The Psychology of Persuasion
by Robert B. Cialdini, Ph.D.
Influence is written as a guidebook for the savvy consumer. The author’s conversational style and frequent sharing of personal experiences will certainly recommend it to that audience. My interest in the work is probably closer to that of the typical reader: as a persuasion professional I am looking for specific ideas to increase my effectiveness. My attention has been richly rewarded.
Professor Cialdini organizes decades of research and experience into six easily comprehended categories of influence techniques. Relevant examples from marketing and sales are used to illustrate each concept. I especially appreciate the detailed footnotes and citations to original scientific articles. Too few books on sales or marketing have a solid basis in research. Influence remedies the dearth.
I highly recommend this book to anyone willing to invest a few hours in being a more effective persuader–or a cannier “mark.”
Page references are to the paperback edition
[My comments in brackets]
Weapons of Influence
P. 12 [Perceptual contrast, e.g., viewing a fashion model just before your date or placing hands in dishes of cold and hot water, then both hands in same dish.]
p. 20 [Reciprocation: more likely to buy raffle ticket from stranger who gave you a Coke.]

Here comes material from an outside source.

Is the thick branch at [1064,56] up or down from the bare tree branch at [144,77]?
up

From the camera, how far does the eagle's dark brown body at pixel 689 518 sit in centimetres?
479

[Certainly not a new principle:
“And oftentimes, to win us our harm,
The instruments of darkness tell us truths,
Win us with honest trifles, to betray ‘s
In deepest consequence –”
Banquo in Macbeth, ACT I, Scene 3 ]
p. 38-9 “rejection-then-retreat technique” [also known as part of “Soviet-style negotiating. Make huge request which is, of course, rejected, then retreat to a lesser request. Lesser request is much more likely to be granted if larger request preceded it.] “One of the most pervasively influential compliance tactics available.”
p. 42 [Power of this technique seems to come from the combination of the Reciprocation tactic with the Perceptual Contrast tactic.]
p. 49 Strangely enough, then, it seems that the rejection-then-retreat tactic spurs people not only to agree to a desired request but actually to carry out the request and, finally, to volunteer to perform further requests.
by-products of the act of concession: feelings of greater responsibility for, and satisfaction with, the arrangement.
Commitment and Consistency
p. 59 [Intent — Post-Sell: Consistency drove people who verbally took a stand to follow-through, sometimes to absurd levels.]
p. 68 Once a stand is taken, there is a natural tendency to behave in ways that are stubbornly consistent with the stand.
p. 69 [Safe & Similar: direct request gained 18% agreement, same request after “How are you feeling this evening?” gained 32% compliance. Question more powerful than statement “I hope you are feeling well this evening.” because the question created opportunity to take a stand.]
p. 71 Aware that he had written the essay without any strong threats or coercion, many times a man would change his image of himself to be consistent with the deed and with the new “collaborator” label, often resulting in even more extensive acts of collaboration.
p. 73 Signing the beautification petition changed the view these people had of themselves.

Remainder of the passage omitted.